4. Calculer l'ordre de grandeur des réductions que les Etats pourraient introduire dans leurs dépenses, comme conséquence des dépenses assurées par la Communauté.

Le Parlement élu par les citoyens de la Communauté pose ces exigences d'ordre institutionnel et budgétaire parce qu'il est conscient des droits et des devoirs qui lui reviennent de par le concept même de démocratie, et qu'il sait que ses droits et devoirs n'ont de sens et ne sont nécessaires que s'il a devant lui un exécutif fort, efficace, et disposant des moyens nécessaires pour faire les politiques communes dont l'Europe a besoin.

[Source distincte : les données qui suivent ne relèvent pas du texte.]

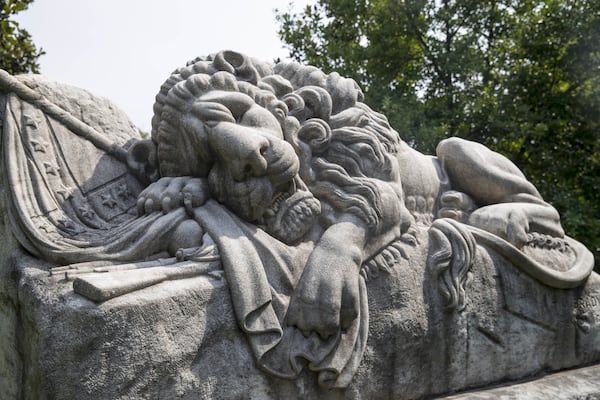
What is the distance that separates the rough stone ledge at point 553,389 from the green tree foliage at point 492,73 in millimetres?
4191

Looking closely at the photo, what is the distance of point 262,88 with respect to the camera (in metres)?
3.11

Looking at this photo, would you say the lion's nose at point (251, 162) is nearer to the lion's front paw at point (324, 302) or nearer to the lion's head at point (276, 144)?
the lion's head at point (276, 144)

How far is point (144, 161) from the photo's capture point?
322 cm

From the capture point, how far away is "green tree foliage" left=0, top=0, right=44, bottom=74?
6.05 metres

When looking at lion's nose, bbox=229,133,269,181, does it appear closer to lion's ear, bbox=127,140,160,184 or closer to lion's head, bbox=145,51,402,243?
lion's head, bbox=145,51,402,243

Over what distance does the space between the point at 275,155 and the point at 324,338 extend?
0.80 metres

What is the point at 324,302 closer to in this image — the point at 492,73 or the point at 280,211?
the point at 280,211

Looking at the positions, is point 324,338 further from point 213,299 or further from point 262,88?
point 262,88

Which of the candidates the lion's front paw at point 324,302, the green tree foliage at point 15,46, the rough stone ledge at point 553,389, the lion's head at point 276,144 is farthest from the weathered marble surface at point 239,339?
the green tree foliage at point 15,46

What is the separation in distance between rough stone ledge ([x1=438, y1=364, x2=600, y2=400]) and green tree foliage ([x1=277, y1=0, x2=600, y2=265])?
13.7ft

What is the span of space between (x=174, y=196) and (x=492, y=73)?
7055mm

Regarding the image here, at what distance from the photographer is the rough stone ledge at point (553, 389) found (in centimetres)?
305

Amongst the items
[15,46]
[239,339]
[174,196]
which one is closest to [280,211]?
[174,196]

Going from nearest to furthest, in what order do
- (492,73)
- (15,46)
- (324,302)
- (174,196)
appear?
(324,302), (174,196), (15,46), (492,73)
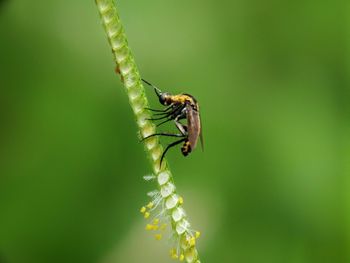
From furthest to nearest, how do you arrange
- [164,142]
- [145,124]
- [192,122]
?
[164,142] < [192,122] < [145,124]

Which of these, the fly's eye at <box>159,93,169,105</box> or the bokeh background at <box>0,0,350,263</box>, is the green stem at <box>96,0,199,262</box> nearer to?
the fly's eye at <box>159,93,169,105</box>

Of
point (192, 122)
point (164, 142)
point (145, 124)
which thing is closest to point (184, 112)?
point (192, 122)

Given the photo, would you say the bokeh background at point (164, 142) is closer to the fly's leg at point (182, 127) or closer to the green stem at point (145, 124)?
the fly's leg at point (182, 127)

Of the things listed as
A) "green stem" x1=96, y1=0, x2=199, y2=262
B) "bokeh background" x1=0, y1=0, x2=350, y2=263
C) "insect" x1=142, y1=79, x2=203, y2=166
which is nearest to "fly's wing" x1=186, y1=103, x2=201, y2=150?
"insect" x1=142, y1=79, x2=203, y2=166

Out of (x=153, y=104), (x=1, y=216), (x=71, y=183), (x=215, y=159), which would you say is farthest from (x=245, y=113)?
(x=1, y=216)

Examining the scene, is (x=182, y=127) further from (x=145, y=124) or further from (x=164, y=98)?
(x=145, y=124)

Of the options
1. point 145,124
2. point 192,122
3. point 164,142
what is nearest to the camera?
point 145,124

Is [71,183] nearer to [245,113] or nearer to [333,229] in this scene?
[245,113]
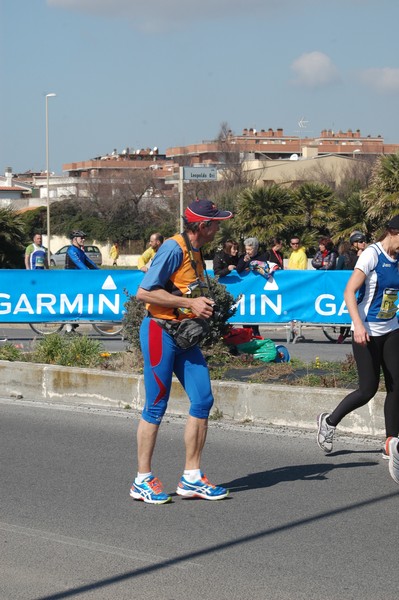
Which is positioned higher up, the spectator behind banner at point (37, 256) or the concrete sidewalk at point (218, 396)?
the spectator behind banner at point (37, 256)

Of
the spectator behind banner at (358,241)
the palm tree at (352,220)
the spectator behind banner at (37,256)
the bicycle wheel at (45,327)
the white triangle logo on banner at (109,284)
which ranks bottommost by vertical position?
the bicycle wheel at (45,327)

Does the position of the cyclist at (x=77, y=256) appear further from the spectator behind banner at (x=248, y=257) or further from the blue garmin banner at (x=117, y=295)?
the spectator behind banner at (x=248, y=257)

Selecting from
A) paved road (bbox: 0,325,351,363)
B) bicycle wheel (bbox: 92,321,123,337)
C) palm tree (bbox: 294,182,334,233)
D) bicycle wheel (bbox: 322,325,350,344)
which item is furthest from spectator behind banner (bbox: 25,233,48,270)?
palm tree (bbox: 294,182,334,233)

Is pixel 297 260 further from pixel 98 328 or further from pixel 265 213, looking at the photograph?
pixel 265 213

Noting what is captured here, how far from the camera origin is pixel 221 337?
448 inches

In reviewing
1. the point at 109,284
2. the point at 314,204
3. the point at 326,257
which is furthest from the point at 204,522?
the point at 314,204

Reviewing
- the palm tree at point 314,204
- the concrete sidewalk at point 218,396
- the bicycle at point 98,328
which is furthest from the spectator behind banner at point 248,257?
the palm tree at point 314,204

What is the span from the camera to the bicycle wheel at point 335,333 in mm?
17523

Votre rencontre avec le Parlement européen au mois de janvier pourrait avoir une signification historique analogue à celle de l'engagement du président Mitterrand pour l'union européenne au mois de mai 1984. Sachez oser, M. Delors!

Vôtre, Altiero Spinelli.

Monsieur le Président, sachant que l'ordre des travaux ne m'aurait pas permis d'exposer mes idées sur le discours du président de la Commission, je lui ai adressé, il y a quelques jours, une lettre ouverte publiée par quatre journaux européens et qui vous posait, Monsieur Delors, deux questions cruciales auxquelles vous auriez pu répondre aujourd'hui sans devoir entrer dans des détails prématurés.

En premier lieu, je vous avais demandé de soutenir la requête formelle du Parlement d'être associé comme partenaire - je répète: comme partenaire, et non comme organe à consulter - de la conférence intergouvernementale qui devra préparer le traité de l'Union européenne. Vous vous êtes tu.

En deuxième lieu, je vous ai demandé de prendre l'engagement de présenter dans les plus brefs délais un avant-projet de budget 1985 pour votre première année de travail, fondé sur votre vision de politique quadriennale, et non pas sur celle de la Commission Thom, en refusant en particulier la prévarication du Conseil dite discipline budgétaire. Vous vous êtes tu.

Je veux espérer que vous sortirez de ce silence dans le plus brefs délais. En attendant, je m'abstiendrai dans ce vote de confiance.